There may be difficult discussions when employees ask for pay increases, but you can also proactively support them in other ways such as making sure they’re paid on time and implementing or updating your financial well-being policy.

Employees are at the heart of the business, especially in smaller structures. Creating a framework for their development and well-being with regular, open two-way conversations and building an inclusive culture will help you retain your talent. It is also important to monitor and measure employee sentiment so that you can give support where it’s most needed in your organisation.

Post-pandemic, you should think about what the future looks like. Take a close look at your needs and your employees’ to see what type of future workplace could work for your specific business.

4. Monitor your cash flow

One of the most common reasons businesses fail is running out of cash. So, plan and monitor your cash flow more closely than ever, urges Philip.

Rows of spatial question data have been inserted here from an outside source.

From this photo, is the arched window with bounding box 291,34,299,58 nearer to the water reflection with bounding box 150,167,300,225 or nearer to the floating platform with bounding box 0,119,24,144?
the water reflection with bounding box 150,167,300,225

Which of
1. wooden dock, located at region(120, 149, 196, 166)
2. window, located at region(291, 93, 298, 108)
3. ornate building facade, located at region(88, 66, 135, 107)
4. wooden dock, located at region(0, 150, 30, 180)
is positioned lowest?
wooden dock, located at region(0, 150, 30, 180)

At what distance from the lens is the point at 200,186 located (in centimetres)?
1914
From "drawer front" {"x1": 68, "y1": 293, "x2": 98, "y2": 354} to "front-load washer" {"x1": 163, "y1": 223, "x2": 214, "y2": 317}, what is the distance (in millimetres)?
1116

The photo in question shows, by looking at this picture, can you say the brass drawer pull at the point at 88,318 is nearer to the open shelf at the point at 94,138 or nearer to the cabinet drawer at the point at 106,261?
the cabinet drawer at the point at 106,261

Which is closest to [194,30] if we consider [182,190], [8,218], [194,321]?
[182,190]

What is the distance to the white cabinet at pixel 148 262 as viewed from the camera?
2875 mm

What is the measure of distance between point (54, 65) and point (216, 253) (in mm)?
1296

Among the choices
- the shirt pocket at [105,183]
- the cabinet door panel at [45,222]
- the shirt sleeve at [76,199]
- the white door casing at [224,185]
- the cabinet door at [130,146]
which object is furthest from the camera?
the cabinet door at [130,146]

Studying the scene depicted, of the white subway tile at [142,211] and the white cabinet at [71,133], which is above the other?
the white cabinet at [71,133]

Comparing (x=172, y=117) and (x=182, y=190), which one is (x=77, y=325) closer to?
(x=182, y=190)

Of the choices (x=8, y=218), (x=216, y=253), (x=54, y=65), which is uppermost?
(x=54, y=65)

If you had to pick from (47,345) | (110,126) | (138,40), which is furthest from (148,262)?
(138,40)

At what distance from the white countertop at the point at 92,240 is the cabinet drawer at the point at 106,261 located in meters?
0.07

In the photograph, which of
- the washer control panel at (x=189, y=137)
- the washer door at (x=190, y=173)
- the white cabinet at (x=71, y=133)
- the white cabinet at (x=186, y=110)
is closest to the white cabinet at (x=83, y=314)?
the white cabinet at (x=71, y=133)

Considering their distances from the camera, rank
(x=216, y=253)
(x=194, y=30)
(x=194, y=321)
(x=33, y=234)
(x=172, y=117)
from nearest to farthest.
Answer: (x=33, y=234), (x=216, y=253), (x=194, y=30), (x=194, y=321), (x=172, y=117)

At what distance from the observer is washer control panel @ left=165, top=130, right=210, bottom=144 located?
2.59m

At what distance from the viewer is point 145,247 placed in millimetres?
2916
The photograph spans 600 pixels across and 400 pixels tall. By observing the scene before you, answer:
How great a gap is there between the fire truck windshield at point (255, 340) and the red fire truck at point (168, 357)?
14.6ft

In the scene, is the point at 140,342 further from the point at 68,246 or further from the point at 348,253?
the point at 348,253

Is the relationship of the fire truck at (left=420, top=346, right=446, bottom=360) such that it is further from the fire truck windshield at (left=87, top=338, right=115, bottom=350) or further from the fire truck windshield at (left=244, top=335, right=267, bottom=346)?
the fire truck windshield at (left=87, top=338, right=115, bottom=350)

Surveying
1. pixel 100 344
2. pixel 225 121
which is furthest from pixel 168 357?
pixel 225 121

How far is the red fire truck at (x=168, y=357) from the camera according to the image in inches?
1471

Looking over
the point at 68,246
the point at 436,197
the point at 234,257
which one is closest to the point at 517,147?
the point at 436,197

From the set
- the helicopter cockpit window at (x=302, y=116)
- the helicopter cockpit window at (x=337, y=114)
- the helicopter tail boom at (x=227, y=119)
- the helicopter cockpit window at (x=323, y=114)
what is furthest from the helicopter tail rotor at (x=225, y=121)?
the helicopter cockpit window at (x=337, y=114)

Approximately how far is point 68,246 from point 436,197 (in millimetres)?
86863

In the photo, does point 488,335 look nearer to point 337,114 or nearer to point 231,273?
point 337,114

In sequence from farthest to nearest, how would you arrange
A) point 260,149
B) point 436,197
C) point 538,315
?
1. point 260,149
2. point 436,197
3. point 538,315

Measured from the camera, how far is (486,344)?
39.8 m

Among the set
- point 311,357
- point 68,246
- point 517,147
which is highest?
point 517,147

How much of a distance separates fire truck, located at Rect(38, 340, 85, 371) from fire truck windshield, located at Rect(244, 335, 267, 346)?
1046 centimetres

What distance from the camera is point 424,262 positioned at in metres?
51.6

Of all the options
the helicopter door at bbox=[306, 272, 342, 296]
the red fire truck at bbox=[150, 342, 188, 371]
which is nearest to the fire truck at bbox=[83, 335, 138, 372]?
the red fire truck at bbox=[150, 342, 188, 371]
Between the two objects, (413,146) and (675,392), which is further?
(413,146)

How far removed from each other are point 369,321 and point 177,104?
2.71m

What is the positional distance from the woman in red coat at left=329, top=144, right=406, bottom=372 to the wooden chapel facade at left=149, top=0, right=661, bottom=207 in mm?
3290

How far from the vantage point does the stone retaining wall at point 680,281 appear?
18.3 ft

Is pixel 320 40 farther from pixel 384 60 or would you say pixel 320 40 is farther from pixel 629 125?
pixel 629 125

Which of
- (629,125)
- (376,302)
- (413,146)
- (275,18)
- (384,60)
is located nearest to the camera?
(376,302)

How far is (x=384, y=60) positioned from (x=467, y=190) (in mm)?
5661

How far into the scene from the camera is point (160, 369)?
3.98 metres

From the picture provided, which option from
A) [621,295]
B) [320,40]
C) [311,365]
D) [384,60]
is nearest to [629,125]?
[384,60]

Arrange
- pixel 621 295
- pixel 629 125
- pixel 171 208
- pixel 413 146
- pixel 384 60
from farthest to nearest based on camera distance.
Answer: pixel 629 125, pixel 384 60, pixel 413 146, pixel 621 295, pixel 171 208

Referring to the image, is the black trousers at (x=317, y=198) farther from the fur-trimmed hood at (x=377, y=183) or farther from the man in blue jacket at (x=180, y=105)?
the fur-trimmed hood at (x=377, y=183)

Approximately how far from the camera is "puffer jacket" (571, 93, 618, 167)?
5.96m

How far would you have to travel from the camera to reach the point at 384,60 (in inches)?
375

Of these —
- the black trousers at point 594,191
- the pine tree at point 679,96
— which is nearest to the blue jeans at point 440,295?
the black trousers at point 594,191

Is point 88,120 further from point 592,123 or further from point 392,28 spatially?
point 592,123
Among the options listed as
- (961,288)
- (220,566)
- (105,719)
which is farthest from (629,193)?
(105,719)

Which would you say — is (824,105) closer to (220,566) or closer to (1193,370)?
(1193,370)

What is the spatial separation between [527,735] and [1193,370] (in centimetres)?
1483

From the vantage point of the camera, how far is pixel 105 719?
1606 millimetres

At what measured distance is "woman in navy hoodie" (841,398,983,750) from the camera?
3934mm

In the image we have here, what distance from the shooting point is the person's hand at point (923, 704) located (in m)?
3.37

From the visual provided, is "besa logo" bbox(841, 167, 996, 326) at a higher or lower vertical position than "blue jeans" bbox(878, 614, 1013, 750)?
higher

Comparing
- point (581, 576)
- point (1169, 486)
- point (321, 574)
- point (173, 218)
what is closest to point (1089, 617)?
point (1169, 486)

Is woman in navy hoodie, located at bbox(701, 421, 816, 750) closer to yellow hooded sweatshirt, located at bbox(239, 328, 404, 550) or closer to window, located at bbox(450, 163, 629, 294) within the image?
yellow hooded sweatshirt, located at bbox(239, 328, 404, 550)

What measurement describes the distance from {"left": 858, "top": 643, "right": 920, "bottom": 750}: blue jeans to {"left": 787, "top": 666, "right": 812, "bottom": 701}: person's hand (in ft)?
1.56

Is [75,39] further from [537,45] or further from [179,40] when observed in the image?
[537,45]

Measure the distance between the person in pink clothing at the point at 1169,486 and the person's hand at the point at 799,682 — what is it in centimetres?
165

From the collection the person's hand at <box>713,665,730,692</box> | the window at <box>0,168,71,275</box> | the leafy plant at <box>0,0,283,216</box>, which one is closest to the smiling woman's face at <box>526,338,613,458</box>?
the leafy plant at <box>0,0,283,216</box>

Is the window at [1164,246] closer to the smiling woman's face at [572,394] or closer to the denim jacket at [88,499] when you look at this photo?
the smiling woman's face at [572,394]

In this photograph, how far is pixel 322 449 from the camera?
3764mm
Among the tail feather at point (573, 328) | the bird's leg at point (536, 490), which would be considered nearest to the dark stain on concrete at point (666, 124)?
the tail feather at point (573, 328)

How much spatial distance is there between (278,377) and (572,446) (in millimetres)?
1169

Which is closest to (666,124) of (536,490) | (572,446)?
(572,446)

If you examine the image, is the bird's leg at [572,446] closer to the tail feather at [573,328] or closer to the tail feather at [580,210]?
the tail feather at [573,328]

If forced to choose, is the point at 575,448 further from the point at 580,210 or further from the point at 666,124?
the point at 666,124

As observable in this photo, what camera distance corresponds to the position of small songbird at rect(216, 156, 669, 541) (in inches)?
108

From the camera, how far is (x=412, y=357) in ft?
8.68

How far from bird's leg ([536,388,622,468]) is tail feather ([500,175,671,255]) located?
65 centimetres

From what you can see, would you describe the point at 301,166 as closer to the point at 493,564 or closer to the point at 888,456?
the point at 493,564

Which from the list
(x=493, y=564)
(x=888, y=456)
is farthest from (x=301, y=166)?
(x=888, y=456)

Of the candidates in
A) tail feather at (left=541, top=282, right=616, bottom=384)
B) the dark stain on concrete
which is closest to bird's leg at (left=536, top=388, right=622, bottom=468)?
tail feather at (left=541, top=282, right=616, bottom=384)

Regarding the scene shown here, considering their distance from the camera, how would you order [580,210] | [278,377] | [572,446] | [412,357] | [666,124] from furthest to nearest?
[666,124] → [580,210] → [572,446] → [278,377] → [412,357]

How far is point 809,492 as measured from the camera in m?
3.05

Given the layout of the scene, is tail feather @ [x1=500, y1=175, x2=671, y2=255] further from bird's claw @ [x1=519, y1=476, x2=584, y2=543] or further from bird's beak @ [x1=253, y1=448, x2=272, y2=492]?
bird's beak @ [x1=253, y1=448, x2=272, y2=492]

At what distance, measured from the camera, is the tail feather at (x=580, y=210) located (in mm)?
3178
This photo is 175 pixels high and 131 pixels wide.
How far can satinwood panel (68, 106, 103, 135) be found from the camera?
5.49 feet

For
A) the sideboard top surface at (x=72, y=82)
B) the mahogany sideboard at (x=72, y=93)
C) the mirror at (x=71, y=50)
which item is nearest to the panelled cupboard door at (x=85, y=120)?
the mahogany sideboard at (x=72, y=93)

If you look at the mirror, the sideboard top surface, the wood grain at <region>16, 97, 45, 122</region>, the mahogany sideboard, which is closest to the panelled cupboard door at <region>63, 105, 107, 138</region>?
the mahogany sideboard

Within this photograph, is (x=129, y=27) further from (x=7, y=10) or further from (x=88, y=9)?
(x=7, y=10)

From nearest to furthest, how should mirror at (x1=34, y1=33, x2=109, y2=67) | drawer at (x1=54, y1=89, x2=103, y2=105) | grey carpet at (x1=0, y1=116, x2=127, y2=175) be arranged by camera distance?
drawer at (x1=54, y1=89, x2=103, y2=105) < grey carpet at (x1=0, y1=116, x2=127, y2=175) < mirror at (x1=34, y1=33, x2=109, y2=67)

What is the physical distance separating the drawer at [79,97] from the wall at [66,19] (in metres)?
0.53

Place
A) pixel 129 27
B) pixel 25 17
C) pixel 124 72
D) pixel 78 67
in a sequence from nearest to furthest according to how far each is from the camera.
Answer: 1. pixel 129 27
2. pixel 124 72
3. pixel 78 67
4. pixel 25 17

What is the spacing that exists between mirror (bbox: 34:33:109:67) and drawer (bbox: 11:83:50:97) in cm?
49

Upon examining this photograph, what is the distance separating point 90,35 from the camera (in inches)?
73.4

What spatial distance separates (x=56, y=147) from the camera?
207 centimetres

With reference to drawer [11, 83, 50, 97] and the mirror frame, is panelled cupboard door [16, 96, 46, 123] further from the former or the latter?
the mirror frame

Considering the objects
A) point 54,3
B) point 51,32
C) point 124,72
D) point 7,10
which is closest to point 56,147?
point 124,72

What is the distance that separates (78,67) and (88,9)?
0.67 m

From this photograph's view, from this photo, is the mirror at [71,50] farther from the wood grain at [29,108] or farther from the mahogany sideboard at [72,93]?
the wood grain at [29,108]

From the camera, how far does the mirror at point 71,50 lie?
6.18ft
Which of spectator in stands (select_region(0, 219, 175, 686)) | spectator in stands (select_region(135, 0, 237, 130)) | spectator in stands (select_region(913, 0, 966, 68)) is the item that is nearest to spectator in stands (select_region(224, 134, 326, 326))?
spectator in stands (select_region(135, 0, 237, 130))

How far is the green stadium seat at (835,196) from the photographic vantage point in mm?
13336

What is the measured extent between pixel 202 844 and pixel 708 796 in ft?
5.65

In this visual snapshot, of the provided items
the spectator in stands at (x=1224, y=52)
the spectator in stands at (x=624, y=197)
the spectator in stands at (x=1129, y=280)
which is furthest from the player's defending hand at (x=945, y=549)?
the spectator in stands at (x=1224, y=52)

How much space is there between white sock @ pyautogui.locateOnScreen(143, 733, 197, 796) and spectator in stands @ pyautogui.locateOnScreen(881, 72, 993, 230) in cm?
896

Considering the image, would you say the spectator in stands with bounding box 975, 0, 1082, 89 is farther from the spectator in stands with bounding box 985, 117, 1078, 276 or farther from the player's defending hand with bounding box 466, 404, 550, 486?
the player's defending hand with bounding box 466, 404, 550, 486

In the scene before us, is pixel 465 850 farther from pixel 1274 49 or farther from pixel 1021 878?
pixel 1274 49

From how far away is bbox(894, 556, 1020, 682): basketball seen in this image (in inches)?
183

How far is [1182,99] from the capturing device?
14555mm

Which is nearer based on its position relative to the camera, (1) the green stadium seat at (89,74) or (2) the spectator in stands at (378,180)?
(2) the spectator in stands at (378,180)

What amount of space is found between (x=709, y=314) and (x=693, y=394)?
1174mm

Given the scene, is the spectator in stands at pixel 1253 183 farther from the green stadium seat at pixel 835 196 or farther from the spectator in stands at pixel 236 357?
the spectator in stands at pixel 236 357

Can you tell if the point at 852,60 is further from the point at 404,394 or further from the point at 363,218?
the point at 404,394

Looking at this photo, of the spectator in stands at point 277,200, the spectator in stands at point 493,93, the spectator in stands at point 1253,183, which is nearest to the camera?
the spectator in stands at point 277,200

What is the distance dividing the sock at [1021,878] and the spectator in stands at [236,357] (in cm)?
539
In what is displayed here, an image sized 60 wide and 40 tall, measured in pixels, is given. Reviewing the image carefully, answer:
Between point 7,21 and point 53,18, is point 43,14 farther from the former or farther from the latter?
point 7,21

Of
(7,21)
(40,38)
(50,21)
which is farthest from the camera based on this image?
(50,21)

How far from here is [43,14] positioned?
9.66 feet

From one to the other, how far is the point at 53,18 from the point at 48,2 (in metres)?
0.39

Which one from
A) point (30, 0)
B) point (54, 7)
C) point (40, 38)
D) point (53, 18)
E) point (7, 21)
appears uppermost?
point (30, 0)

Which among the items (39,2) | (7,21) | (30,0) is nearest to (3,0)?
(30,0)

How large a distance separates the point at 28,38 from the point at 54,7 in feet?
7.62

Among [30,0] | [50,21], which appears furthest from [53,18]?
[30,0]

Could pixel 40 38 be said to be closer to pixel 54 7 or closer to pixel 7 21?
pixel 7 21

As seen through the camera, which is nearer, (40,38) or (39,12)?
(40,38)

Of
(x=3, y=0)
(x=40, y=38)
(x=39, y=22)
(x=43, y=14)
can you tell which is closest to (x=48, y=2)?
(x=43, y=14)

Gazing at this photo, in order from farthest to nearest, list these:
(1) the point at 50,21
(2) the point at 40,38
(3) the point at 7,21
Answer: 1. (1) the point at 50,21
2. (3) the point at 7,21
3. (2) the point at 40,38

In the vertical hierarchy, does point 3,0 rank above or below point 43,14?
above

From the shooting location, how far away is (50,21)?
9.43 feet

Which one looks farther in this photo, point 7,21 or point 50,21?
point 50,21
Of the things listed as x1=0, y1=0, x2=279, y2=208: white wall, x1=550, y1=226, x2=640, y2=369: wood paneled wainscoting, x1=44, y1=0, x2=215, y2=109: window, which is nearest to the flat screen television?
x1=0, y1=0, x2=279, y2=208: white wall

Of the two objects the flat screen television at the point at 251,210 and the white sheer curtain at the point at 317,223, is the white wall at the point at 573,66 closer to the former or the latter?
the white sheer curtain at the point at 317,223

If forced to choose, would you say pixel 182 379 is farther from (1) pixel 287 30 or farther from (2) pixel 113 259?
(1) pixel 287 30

If you’re going to need additional funding, look for sources and make applications as early as possible. There’s nothing worse than trying to raise funds when things are dire, you’re already in a hole, and the funds are critical right now.

We have put together a helpful list of 10 ways to fund your small business.

Customers paying on time is key to healthy cash flow. Consider what might be done to ensure this, such as re-evaluating your payment terms, strengthening your invoicing process and communicating well your customers well.

More on these topics is provided in our Masterclass series: Your step-by-step guide to mastering your cash flow.

5. Learn from the pandemic

Reflect on what you and other businesses did successfully during the pandemic to adjust their operations, and consider if there are any methods you can adopt now.

We have put together a collection of advice and stories from your other business leaders in our Coronavirus: Support and recovery hub.

Philip reminds small business owners about the need to be alive to the increased likelihood that key customers and suppliers might reduce their activities, or even fail. It is important, therefore, to monitor things closely. Identify options and be alive to the fact that you may need to respond quickly and decisively if something goes awry. Consider alternative source of supply suppliers and the potential to find new customers, perhaps even options to develop new sources of revenue.

Protect your money from theft and loss

Fraudsters thrive during difficult times. They exploit the stress and problems felt by business owners. The cost of living crisis is no different – with reports that fraudsters have targeted over 40 million people in the UK so far.

Be alert. Be sure to keep up to date with the latest common types of fraud. And learn how to protect yourself and your business against them. Including:

HMRC impersonation
Online shopping scams
Authorised push payment (APP) fraud

At Tide, there is certain information that we won’t ask you for if we contact you. Being aware of this can help you spot if you’re being targeted by a fraudster posing as us. Learn what we’ll never ask you for and how you can verify that it’s us contacting you.

Look after yourself and your business

As a small business owner, the effects of the cost of living crisis can effect both your business and your personal life. For more support, look at 5 ways to manage entrepreneurial stress and overcome anxiety.

Philip says: “At times of adversity, small businesses need to hold their heads high, show their resilience and focus on survival as they always have and always will.